◆ Task description: Please transcribe the entries that follow exactly as they stand, skipping each picture.

───── Material provided ─────

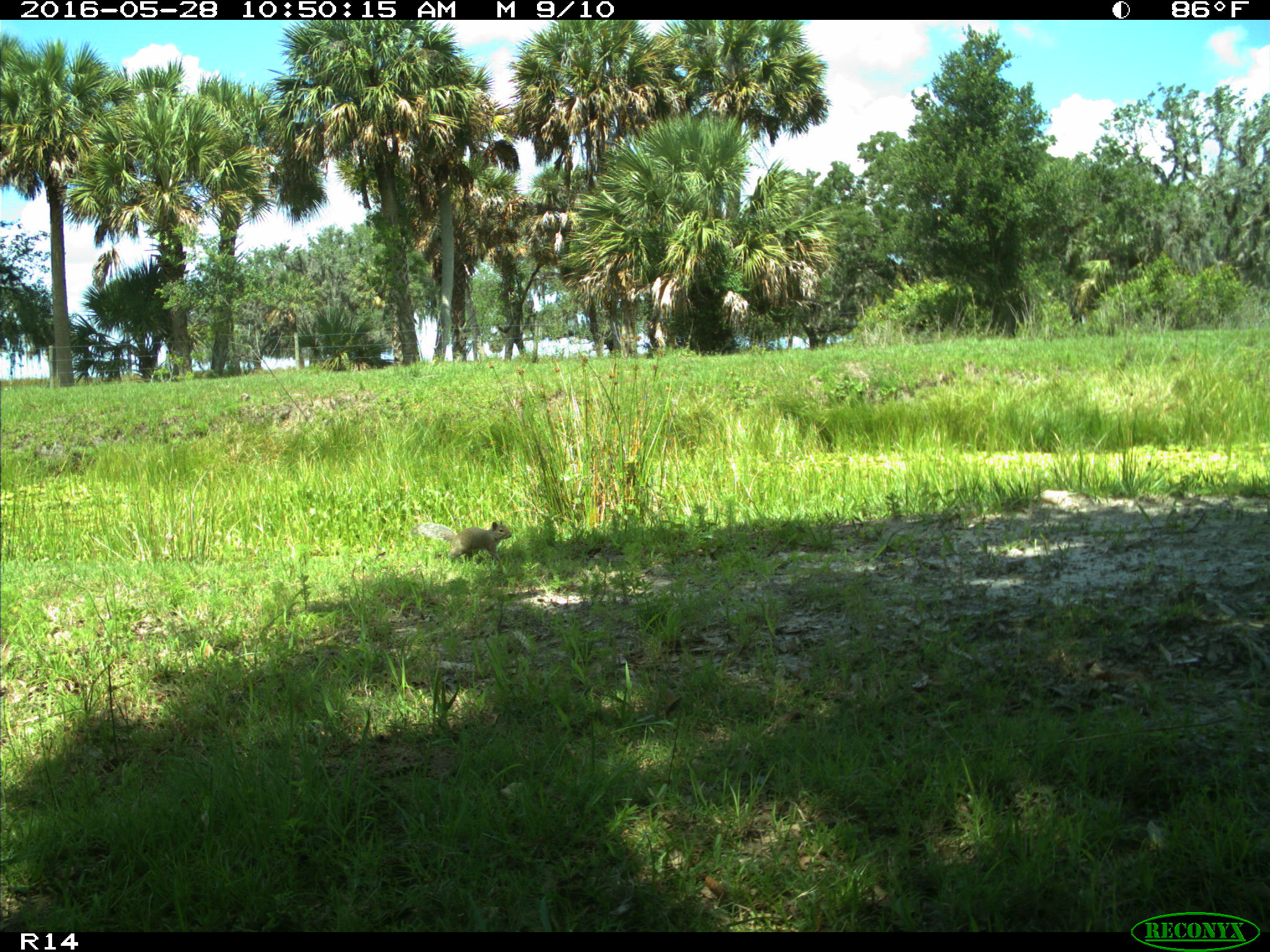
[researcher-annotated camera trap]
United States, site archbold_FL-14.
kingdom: Animalia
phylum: Chordata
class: Mammalia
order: Rodentia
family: Sciuridae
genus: Sciurus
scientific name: Sciurus carolinensis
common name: eastern gray squirrel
Sciurus carolinensis (eastern gray squirrel).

─────

◆ Answer space:
[researcher-annotated camera trap]
United States, site archbold_FL-14.
kingdom: Animalia
phylum: Chordata
class: Mammalia
order: Rodentia
family: Sciuridae
genus: Sciurus
scientific name: Sciurus carolinensis
common name: eastern gray squirrel
Sciurus carolinensis (eastern gray squirrel).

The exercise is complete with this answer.